Thought some of you guys might find this different take on a bicycle alarm interesting. I have in the past done loop detectors that trigger when a wire is cut but this time came up with one that will alarm when someone even pulls on the bike lock cable or on whatever else I have hooked up to this. I took a DEI tilt switch, fabbed up some aluminum brackets, and ran a thin stainless steel cable into the truck bed with a loop on the end that can be connected to whatever. The cable pulls the tilt switch up and it pivots on the bolt that holds it onto the bracket and the rubber band provides a little help to gravity to restore it after it moves. I Connected the tilt switch to the alarm system second negative trigger. Also serves as a regular tilt switch for jacking/towing.
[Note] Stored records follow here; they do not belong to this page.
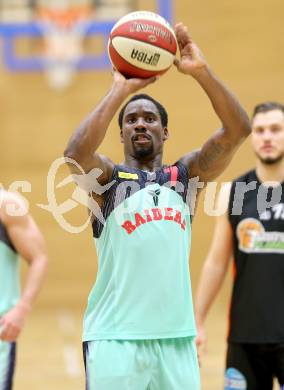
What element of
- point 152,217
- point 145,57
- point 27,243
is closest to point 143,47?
point 145,57

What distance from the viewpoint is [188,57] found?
401cm

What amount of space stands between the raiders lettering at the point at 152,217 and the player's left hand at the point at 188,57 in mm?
678

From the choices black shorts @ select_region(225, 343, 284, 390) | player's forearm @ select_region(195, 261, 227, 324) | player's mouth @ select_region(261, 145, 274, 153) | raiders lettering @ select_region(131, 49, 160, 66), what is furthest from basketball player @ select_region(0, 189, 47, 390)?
raiders lettering @ select_region(131, 49, 160, 66)

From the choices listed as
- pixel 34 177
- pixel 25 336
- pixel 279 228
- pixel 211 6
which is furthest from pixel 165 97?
pixel 279 228

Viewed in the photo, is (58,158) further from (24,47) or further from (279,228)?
(279,228)

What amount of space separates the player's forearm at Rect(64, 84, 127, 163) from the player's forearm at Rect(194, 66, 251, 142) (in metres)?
0.43

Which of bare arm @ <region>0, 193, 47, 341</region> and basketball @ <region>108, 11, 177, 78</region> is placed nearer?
basketball @ <region>108, 11, 177, 78</region>

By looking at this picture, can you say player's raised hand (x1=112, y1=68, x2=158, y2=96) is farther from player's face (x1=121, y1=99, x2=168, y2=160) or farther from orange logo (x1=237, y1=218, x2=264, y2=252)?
orange logo (x1=237, y1=218, x2=264, y2=252)

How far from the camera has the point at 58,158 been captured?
13.5 metres

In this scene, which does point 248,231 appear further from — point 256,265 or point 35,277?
point 35,277

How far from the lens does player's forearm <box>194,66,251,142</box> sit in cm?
398

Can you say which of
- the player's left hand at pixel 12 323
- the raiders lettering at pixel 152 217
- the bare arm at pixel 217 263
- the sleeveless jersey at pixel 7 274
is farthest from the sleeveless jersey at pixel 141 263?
the sleeveless jersey at pixel 7 274

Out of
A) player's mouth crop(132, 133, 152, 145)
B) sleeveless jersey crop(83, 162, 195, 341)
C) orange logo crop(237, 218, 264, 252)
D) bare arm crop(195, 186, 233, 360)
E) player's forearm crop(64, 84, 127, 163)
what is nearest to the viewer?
player's forearm crop(64, 84, 127, 163)

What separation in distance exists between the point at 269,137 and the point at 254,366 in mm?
1429
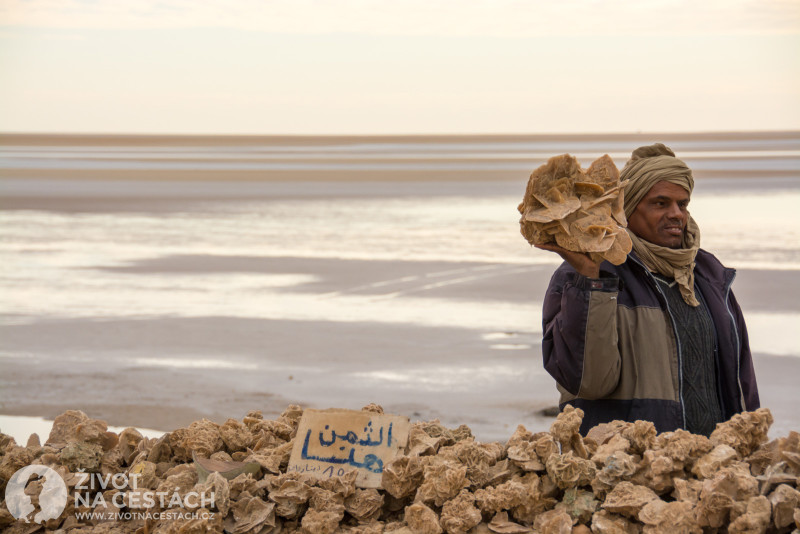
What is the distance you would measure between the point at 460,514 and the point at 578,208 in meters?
0.88

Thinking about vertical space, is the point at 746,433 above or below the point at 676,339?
below

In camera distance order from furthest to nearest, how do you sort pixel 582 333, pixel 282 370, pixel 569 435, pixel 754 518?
pixel 282 370 < pixel 582 333 < pixel 569 435 < pixel 754 518

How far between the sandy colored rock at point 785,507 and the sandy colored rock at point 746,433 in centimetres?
24

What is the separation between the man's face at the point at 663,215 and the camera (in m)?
2.80

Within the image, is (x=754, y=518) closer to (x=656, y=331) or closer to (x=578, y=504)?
(x=578, y=504)

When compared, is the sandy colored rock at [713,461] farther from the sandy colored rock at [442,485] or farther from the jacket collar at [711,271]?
the jacket collar at [711,271]

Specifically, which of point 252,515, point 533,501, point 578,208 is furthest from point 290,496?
point 578,208

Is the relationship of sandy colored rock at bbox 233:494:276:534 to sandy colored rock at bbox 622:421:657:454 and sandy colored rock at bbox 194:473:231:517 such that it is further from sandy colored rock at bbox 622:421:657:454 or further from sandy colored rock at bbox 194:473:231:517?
sandy colored rock at bbox 622:421:657:454

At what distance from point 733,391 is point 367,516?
140 cm

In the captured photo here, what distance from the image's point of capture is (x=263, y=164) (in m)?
35.2

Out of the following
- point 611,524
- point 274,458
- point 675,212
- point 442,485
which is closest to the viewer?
point 611,524

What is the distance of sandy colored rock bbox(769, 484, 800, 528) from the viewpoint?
1703 mm

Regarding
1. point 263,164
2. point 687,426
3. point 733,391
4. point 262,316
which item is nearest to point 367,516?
point 687,426

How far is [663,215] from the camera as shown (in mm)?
2828
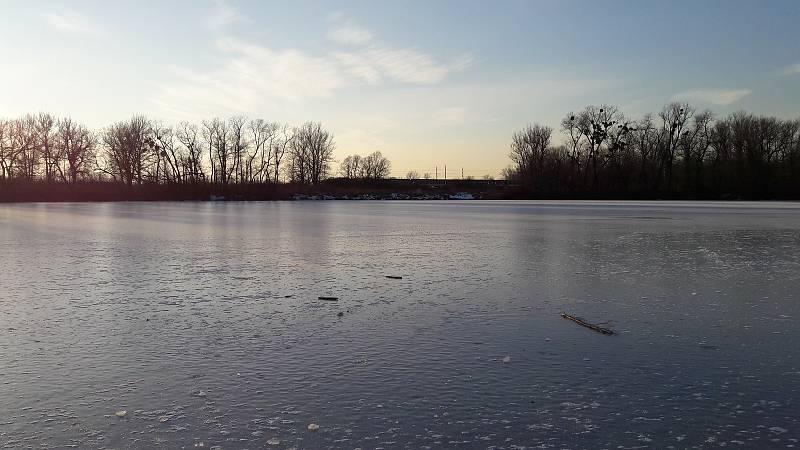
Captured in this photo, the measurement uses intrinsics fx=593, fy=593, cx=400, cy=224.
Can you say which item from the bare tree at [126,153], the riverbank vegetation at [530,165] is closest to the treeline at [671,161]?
A: the riverbank vegetation at [530,165]

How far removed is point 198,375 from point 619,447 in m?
2.51

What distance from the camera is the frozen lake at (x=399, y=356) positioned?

For more pics visit: http://www.tacomaworld.com/forum/audio-video/45921-bicycle-alarm-install-w-pics.html


Here's a couple of pics:


----------



## Justin220 (Jul 31, 2009)

Very good job!


----------



## Raylo (Feb 12, 2006)

Thanks... I hope it doesn't ever get tested.


----------



## lcurle (Oct 5, 2008)

you can get a proximity alarm that would beep a few times when someone gets within 24 inches of the bike, then when someone touches a piece of metal on the bike it creates a static ground and sets the alarm off.


----------



## mporettim (Aug 31, 2009)

lcurle said:


> you can get a proximity alarm that would beep a few times when someone gets within 24 inches of the bike, then when someone touches a piece of metal on the bike it creates a static ground and sets the alarm off.


HA, I love that idea. I'm going to have to do that some day...


----------